Feline cardiology pattern sorting - rhythm interpretation, pressure clues, congenital murmurs, and pericardial risk
⏱ 4-5 min read · Topic 48 of 85
Before applying this topic clinically, verify arrhythmia stabilization pathways, antihypertensive protocols, pericardial intervention thresholds, and thromboembolism treatment plans against current feline cardiology references and clinician judgment. This page is for NAVLE-style reasoning only.
This page focuses on NAVLE-style diagnostic and triage reasoning. It intentionally avoids protocol-level drug dosing, procedure steps, and species-specific emergency algorithms.

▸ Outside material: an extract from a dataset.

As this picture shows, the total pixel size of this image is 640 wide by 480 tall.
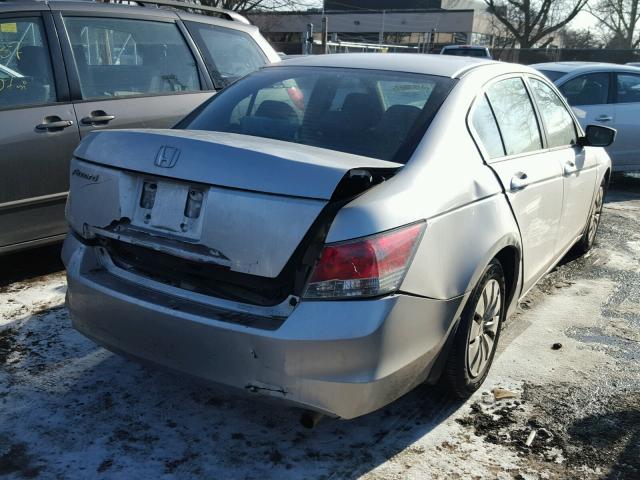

| Pattern | Main clue | Best separator | Trap |
|---|---|---|---|
| Hemodynamically important arrhythmia | Collapse with pulse deficits | ECG plus perfusion markers | Labeling rhythm by auscultation only |
| Congenital cardiac defect | Juvenile murmur and poor growth | Echocardiographic lesion identification | Assuming every juvenile murmur is benign |
| Systemic hypertension | Retinal or neurologic injury signs | Persistent pressure trend and organ injury evidence | Acting on one isolated blood pressure value |
| Pericardial effusion compromise | Muffled heart sounds, weak pulses, episodic collapse | Imaging and hemodynamic context | Misclassifying as noncardiac syncope |
| Aortic thromboembolism | Acute painful hind limb paresis | Perfusion asymmetry with cardiac history | Treating as orthopedic disease first |
| Noncardiac collapse differential | Episode without sustained cardiac findings | Contextual neurologic/metabolic workup | Overcalling cardiogenic etiology |
Use this page as remediation for missed questions on feline arrhythmia triage, congenital murmur interpretation, hypertensive target-organ injury, pericardial compromise clues, and thromboembolic pattern recognition.